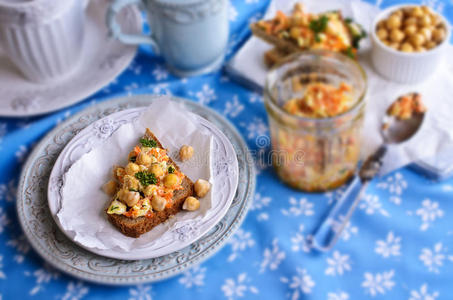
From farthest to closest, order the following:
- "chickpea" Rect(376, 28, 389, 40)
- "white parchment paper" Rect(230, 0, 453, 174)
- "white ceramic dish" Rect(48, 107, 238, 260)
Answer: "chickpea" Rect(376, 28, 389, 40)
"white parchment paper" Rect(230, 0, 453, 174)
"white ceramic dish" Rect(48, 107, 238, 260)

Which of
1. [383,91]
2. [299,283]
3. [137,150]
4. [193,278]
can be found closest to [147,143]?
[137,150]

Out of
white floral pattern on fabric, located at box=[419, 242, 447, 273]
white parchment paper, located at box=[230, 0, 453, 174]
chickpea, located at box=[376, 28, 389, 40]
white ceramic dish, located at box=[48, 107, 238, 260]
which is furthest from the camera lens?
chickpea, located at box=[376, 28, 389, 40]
:::
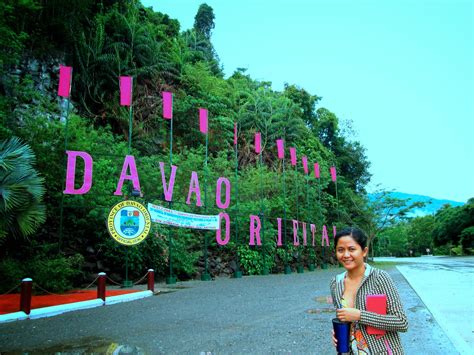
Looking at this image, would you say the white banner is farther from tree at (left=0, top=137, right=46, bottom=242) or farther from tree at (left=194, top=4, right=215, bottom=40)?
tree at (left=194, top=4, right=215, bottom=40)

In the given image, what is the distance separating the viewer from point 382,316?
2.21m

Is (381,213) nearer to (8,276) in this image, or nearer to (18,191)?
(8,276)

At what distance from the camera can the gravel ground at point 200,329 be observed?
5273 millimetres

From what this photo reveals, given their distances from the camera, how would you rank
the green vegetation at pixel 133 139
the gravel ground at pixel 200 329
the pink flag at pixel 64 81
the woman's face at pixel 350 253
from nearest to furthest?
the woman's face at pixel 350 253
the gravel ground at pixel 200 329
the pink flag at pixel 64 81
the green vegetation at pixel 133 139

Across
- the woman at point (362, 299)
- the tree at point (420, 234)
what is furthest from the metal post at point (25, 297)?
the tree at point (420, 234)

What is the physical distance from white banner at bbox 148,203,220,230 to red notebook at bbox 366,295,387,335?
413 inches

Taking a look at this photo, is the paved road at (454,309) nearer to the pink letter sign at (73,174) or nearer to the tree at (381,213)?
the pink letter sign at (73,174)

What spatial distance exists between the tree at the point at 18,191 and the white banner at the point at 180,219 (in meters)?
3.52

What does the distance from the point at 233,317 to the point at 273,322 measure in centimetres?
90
:::
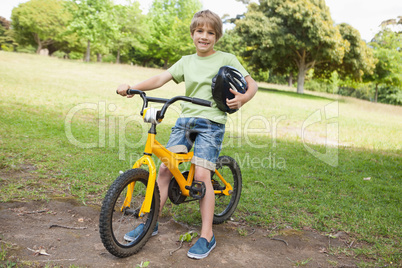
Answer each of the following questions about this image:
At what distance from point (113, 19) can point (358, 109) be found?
:::
◆ PROMPT ◆
Copy the entries from the line with "Answer each of" up to and including the line with "At what distance from point", putting "separation" in place of "distance" and changing nothing else.

◆ FULL ANSWER ◆
Answer each of the following questions about this image:
At what separation from point (113, 19) can point (358, 109) be found?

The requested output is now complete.